● BEREITGESTELLTES MATERIAL:

-------------------------

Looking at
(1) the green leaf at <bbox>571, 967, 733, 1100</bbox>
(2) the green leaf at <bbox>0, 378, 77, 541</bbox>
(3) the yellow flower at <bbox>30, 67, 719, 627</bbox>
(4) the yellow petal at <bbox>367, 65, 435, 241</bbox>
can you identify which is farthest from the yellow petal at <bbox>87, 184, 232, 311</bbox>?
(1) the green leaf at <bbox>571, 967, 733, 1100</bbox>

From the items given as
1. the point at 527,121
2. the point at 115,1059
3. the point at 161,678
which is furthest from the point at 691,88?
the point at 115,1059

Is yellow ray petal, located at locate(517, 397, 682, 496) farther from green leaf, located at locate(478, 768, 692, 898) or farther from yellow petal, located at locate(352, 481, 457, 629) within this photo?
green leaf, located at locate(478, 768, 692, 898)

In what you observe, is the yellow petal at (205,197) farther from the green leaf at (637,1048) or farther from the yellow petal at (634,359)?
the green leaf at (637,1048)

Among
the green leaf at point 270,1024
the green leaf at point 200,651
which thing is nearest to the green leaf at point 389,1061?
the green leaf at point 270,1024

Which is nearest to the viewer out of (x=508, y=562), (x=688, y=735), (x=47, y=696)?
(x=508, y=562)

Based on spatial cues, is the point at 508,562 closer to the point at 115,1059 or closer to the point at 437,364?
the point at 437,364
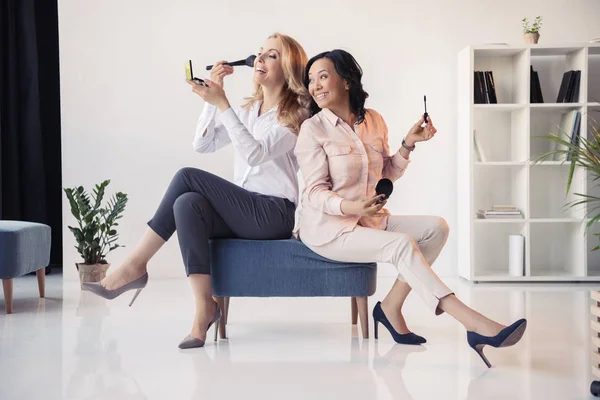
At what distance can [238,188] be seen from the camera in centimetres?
315

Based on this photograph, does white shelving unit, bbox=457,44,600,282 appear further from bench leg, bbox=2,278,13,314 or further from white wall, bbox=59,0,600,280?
bench leg, bbox=2,278,13,314

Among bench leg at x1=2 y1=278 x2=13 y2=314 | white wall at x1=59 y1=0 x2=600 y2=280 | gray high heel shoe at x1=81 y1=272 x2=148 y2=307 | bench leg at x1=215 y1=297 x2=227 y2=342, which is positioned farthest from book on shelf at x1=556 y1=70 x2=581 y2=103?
bench leg at x1=2 y1=278 x2=13 y2=314

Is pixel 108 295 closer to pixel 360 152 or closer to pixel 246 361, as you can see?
pixel 246 361

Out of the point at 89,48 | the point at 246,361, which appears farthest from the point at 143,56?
the point at 246,361

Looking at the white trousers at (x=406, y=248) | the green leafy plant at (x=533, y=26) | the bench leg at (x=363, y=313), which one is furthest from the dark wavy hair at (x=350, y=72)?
the green leafy plant at (x=533, y=26)

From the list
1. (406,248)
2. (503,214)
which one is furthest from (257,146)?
(503,214)

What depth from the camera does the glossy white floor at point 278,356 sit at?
8.01 ft

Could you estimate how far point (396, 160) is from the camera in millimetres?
3199

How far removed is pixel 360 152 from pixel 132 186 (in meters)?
2.87

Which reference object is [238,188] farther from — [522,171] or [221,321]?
[522,171]

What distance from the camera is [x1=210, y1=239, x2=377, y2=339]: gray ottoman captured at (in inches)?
123

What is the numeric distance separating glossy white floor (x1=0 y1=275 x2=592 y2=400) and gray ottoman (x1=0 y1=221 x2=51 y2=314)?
0.60 ft

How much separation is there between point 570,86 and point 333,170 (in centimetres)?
282

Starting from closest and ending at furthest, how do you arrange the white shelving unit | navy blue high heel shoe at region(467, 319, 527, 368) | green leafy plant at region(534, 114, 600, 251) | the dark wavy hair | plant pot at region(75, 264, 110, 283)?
green leafy plant at region(534, 114, 600, 251), navy blue high heel shoe at region(467, 319, 527, 368), the dark wavy hair, plant pot at region(75, 264, 110, 283), the white shelving unit
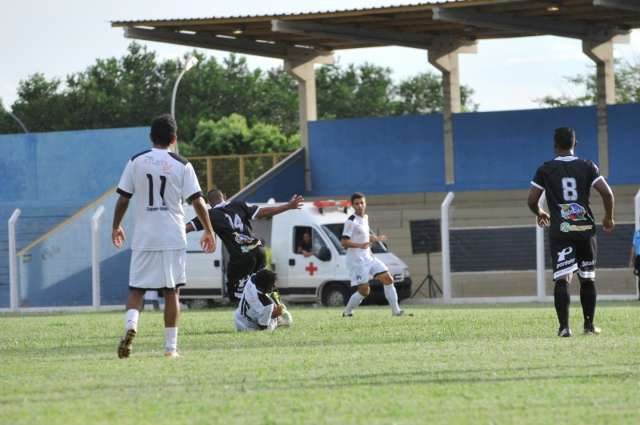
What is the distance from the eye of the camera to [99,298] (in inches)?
1283

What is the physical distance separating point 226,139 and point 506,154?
36.7m

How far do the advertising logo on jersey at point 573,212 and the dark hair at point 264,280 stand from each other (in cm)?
417

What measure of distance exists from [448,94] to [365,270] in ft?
64.4

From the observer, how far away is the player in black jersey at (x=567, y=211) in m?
14.1

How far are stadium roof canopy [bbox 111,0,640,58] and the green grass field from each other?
20.6 metres

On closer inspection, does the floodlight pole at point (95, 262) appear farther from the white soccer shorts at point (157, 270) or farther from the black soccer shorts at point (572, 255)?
the white soccer shorts at point (157, 270)

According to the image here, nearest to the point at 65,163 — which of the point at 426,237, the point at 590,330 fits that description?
the point at 426,237

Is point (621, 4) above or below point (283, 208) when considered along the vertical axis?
above

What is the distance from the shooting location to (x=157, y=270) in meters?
12.1

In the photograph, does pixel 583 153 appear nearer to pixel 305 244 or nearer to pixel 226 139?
pixel 305 244

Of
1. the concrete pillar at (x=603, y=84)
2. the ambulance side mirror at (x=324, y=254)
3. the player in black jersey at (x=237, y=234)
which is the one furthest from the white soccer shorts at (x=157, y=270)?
the concrete pillar at (x=603, y=84)

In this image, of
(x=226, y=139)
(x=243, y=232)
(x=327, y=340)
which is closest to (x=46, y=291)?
(x=243, y=232)

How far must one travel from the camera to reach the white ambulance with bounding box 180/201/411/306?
3108 centimetres

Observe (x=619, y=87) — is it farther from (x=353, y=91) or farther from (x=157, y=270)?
(x=157, y=270)
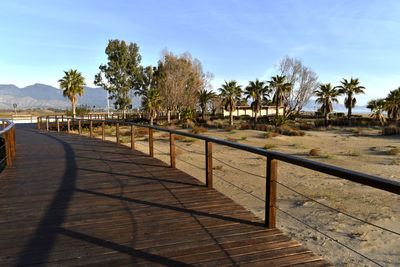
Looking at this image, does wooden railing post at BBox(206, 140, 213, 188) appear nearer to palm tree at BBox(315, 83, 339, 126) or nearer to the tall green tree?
palm tree at BBox(315, 83, 339, 126)

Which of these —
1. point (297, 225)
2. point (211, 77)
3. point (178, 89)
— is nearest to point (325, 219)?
point (297, 225)

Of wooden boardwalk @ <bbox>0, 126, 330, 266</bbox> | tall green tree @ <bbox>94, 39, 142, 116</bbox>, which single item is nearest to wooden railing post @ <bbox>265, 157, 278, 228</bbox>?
wooden boardwalk @ <bbox>0, 126, 330, 266</bbox>

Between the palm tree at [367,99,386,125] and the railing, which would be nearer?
the railing

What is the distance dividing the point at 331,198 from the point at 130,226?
8.91 meters

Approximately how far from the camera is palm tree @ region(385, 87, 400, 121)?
3525 cm

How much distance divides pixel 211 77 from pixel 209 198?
166ft

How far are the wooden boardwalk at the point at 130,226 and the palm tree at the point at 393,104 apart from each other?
39473 mm

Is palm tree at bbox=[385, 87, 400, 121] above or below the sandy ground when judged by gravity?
above

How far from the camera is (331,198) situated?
9.98m

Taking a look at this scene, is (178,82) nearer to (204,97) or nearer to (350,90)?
(204,97)

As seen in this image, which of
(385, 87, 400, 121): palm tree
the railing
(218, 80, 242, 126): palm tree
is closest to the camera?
the railing

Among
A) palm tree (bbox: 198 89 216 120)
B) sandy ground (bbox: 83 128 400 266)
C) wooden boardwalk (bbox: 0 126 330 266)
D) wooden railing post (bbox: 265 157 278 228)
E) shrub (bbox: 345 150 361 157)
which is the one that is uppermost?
palm tree (bbox: 198 89 216 120)

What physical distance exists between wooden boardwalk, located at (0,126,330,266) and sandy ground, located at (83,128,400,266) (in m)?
1.49

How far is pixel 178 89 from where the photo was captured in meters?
46.5
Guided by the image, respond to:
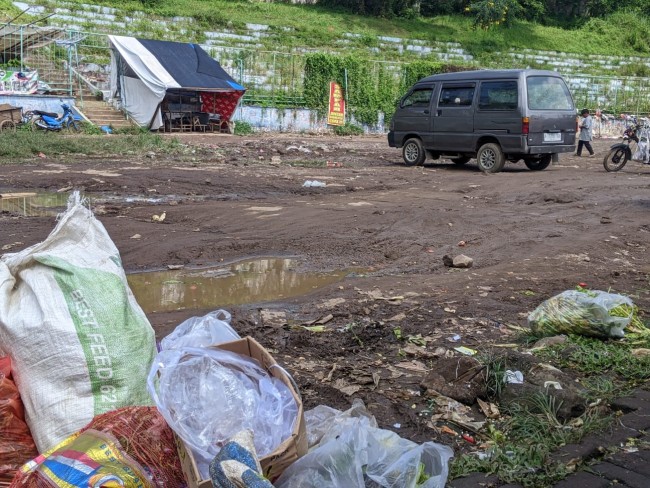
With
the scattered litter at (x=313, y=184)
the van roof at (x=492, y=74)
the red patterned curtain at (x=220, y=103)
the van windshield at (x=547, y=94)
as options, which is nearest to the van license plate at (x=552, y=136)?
the van windshield at (x=547, y=94)

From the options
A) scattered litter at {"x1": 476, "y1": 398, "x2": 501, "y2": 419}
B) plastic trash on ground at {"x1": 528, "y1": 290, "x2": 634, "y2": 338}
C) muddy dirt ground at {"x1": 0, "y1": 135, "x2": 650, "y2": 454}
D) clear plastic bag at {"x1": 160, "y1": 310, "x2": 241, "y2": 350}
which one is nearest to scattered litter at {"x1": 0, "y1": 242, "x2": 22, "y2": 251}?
muddy dirt ground at {"x1": 0, "y1": 135, "x2": 650, "y2": 454}

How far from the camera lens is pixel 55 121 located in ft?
63.1

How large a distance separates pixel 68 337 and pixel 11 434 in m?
0.39

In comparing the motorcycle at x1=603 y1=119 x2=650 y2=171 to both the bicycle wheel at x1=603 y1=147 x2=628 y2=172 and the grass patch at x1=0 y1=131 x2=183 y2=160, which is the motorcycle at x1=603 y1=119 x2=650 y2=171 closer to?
the bicycle wheel at x1=603 y1=147 x2=628 y2=172

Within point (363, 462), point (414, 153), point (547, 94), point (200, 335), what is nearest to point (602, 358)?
point (363, 462)

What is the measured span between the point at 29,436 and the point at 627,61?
44940 millimetres

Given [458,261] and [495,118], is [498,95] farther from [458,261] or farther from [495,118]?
[458,261]

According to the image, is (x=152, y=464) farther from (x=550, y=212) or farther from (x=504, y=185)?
(x=504, y=185)

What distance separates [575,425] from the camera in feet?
11.3

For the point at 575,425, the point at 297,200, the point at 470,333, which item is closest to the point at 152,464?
the point at 575,425

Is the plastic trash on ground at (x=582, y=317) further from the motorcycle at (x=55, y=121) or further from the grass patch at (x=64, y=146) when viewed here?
the motorcycle at (x=55, y=121)

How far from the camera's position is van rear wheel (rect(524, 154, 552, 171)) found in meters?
14.9

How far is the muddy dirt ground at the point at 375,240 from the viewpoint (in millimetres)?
4602

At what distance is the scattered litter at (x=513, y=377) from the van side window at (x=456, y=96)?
11403mm
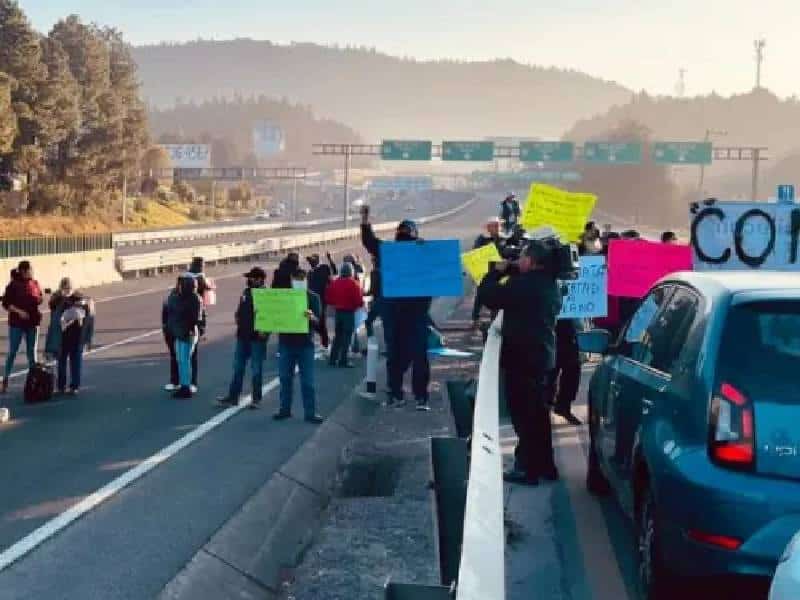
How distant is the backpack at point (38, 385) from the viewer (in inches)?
592

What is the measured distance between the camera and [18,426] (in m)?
13.4

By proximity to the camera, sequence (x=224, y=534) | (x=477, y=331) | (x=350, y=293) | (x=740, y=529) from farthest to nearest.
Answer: (x=477, y=331) < (x=350, y=293) < (x=224, y=534) < (x=740, y=529)

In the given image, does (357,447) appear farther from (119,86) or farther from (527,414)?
(119,86)

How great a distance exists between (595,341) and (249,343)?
7181mm

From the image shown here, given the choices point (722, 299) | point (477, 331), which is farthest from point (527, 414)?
point (477, 331)

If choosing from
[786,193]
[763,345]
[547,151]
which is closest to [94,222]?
[547,151]

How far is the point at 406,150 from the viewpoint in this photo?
9550cm

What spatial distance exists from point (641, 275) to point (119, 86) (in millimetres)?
88901

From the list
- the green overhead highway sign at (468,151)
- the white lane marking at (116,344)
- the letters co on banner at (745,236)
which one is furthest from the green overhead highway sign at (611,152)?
the letters co on banner at (745,236)

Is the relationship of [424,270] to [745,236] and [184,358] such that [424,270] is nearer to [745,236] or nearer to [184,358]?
[745,236]

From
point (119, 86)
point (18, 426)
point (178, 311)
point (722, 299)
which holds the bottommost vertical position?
point (18, 426)

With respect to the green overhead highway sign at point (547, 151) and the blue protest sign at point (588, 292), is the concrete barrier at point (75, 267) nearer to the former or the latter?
the blue protest sign at point (588, 292)

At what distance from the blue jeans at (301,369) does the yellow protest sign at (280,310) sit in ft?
0.83

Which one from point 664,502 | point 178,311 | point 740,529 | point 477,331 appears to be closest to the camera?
point 740,529
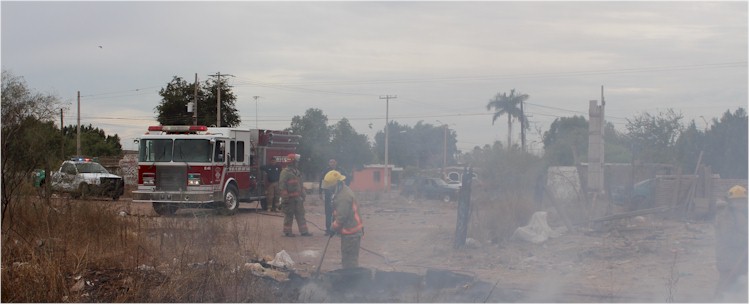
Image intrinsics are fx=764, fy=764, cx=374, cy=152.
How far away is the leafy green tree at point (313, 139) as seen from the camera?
73.7 ft

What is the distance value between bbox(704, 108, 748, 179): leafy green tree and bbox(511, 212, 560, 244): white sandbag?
26.0 feet

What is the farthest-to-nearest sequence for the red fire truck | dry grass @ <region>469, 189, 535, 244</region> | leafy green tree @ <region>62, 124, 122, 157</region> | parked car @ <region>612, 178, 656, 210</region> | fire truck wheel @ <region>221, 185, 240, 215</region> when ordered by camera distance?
leafy green tree @ <region>62, 124, 122, 157</region>, parked car @ <region>612, 178, 656, 210</region>, fire truck wheel @ <region>221, 185, 240, 215</region>, the red fire truck, dry grass @ <region>469, 189, 535, 244</region>

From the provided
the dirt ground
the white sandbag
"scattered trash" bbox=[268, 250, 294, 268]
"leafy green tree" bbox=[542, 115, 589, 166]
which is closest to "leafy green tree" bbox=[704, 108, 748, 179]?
"leafy green tree" bbox=[542, 115, 589, 166]

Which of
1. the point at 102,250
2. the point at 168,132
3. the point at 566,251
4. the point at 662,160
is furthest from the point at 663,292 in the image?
the point at 662,160

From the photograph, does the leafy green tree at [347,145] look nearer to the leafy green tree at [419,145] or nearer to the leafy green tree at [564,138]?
the leafy green tree at [419,145]

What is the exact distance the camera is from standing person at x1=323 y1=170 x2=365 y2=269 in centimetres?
962

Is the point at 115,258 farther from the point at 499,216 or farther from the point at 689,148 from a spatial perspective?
the point at 689,148

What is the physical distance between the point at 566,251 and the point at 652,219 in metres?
5.69

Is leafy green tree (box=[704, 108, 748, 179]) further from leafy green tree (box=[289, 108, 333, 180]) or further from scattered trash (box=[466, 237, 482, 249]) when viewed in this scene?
leafy green tree (box=[289, 108, 333, 180])

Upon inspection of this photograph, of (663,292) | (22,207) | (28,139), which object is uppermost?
(28,139)

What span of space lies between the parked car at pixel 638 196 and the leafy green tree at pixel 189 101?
11.7 m

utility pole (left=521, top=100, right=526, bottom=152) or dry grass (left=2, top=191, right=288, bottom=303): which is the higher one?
utility pole (left=521, top=100, right=526, bottom=152)

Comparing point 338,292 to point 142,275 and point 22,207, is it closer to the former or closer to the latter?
point 142,275

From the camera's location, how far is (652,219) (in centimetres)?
1755
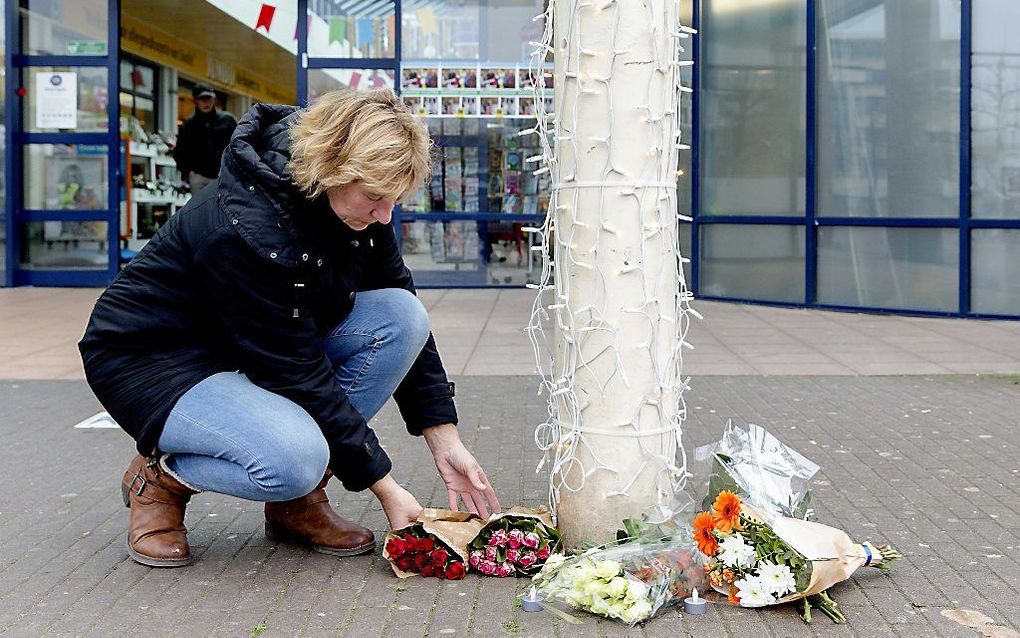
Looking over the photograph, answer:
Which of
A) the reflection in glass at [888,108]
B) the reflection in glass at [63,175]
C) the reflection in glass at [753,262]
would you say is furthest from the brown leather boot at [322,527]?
the reflection in glass at [63,175]

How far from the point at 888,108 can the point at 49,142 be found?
305 inches

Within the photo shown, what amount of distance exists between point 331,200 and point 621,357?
85 centimetres

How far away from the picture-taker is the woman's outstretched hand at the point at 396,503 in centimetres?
333

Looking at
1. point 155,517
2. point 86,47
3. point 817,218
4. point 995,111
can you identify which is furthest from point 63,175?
point 155,517

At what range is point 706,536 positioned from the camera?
3150 mm

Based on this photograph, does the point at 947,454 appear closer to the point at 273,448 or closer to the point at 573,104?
the point at 573,104

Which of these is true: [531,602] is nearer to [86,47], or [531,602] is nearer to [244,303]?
[244,303]

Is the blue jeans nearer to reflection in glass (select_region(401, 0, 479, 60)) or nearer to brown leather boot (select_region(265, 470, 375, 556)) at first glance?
brown leather boot (select_region(265, 470, 375, 556))

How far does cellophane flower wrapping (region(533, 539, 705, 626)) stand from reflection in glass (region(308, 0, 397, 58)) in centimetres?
958

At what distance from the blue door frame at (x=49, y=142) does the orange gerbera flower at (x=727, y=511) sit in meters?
9.94

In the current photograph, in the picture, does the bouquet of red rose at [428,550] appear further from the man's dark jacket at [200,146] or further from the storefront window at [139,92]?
the storefront window at [139,92]

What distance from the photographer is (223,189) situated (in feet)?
10.6

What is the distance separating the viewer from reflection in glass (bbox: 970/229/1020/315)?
30.8ft

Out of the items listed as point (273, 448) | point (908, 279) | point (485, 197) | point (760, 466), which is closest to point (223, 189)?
point (273, 448)
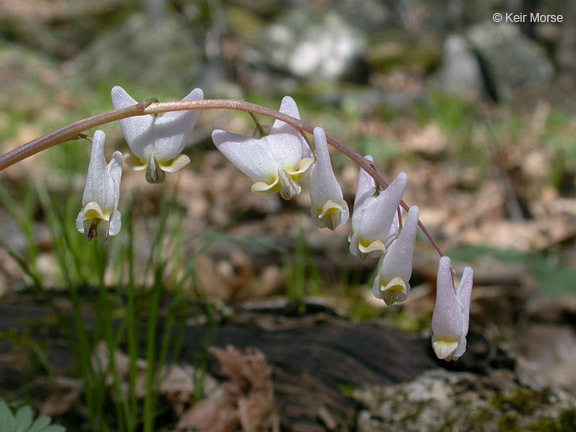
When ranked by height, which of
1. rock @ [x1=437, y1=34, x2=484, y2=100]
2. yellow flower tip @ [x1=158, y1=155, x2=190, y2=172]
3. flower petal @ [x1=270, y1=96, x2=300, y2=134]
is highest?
rock @ [x1=437, y1=34, x2=484, y2=100]

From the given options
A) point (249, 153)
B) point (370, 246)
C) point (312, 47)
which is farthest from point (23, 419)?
point (312, 47)

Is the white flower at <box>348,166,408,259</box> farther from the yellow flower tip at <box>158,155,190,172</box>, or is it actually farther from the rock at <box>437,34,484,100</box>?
the rock at <box>437,34,484,100</box>

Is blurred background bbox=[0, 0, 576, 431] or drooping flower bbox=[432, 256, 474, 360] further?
blurred background bbox=[0, 0, 576, 431]

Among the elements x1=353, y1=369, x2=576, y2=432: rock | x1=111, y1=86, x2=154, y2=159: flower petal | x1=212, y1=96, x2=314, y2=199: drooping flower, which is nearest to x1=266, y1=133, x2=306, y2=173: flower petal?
x1=212, y1=96, x2=314, y2=199: drooping flower

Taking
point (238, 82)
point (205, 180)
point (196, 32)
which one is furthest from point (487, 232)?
point (196, 32)

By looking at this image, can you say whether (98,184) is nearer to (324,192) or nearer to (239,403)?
(324,192)

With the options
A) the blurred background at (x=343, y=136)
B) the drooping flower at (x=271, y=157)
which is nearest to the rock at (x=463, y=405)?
the blurred background at (x=343, y=136)
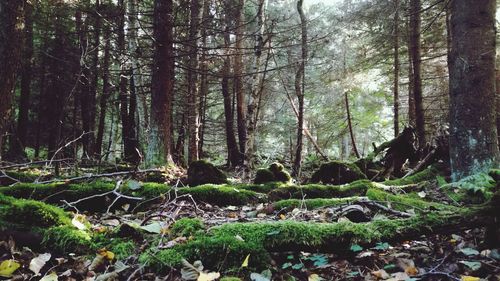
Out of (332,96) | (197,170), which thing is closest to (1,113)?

-------------------------

Kannst du die Zeilen, beginnend mit der Zeile mit „Starting from closest“ und endend mit der Zeile mit „3108 centimetres“, neu schreiben und darin „jersey“ durch „shirt“ ersetzen, ohne sonst etwas zu ändern? Die Bilder sollen in deiner Antwort fehlen.

Starting from closest and ending at furthest, how do you arrange the white shelving unit | navy blue high heel shoe at region(467, 319, 527, 368) | green leafy plant at region(534, 114, 600, 251) | the dark wavy hair | plant pot at region(75, 264, 110, 283)?
green leafy plant at region(534, 114, 600, 251), navy blue high heel shoe at region(467, 319, 527, 368), the dark wavy hair, plant pot at region(75, 264, 110, 283), the white shelving unit
What is the distance from the eye of the camera to [99,298] (in inches)?
1283

What is the physical distance separating point 226,139 and point 506,154?
36.7m

How far do the advertising logo on shirt at point 573,212 and the dark hair at point 264,280 stand from each other (in cm)?
417

What measure of distance exists from [448,94] to [365,270] in ft?
64.4

From the observer, how far away is the player in black shirt at (x=567, y=211) in m?
14.1

How far are stadium roof canopy [bbox 111,0,640,58] and the green grass field from each other?
20.6 metres

On closer inspection, does the floodlight pole at point (95, 262) appear farther from the white soccer shorts at point (157, 270) or farther from the black soccer shorts at point (572, 255)?
the white soccer shorts at point (157, 270)

According to the image here, nearest to the point at 65,163 — which of the point at 426,237, the point at 590,330 fits that description?
the point at 426,237

Is point (621, 4) above or below point (283, 208) when considered along the vertical axis?
above

What is the distance from the shooting location to (x=157, y=270) in meters?
12.1

In the photograph, does pixel 583 153 appear nearer to pixel 305 244 or nearer to pixel 226 139?
pixel 305 244

Of
1. the concrete pillar at (x=603, y=84)
2. the ambulance side mirror at (x=324, y=254)
3. the player in black shirt at (x=237, y=234)
which is the one furthest from the white soccer shorts at (x=157, y=270)?
the concrete pillar at (x=603, y=84)

In this image, of
(x=226, y=139)
(x=243, y=232)
(x=327, y=340)
which is closest to (x=46, y=291)?
(x=243, y=232)

How far must one travel from the camera to reach the white ambulance with bounding box 180/201/411/306?
3108 centimetres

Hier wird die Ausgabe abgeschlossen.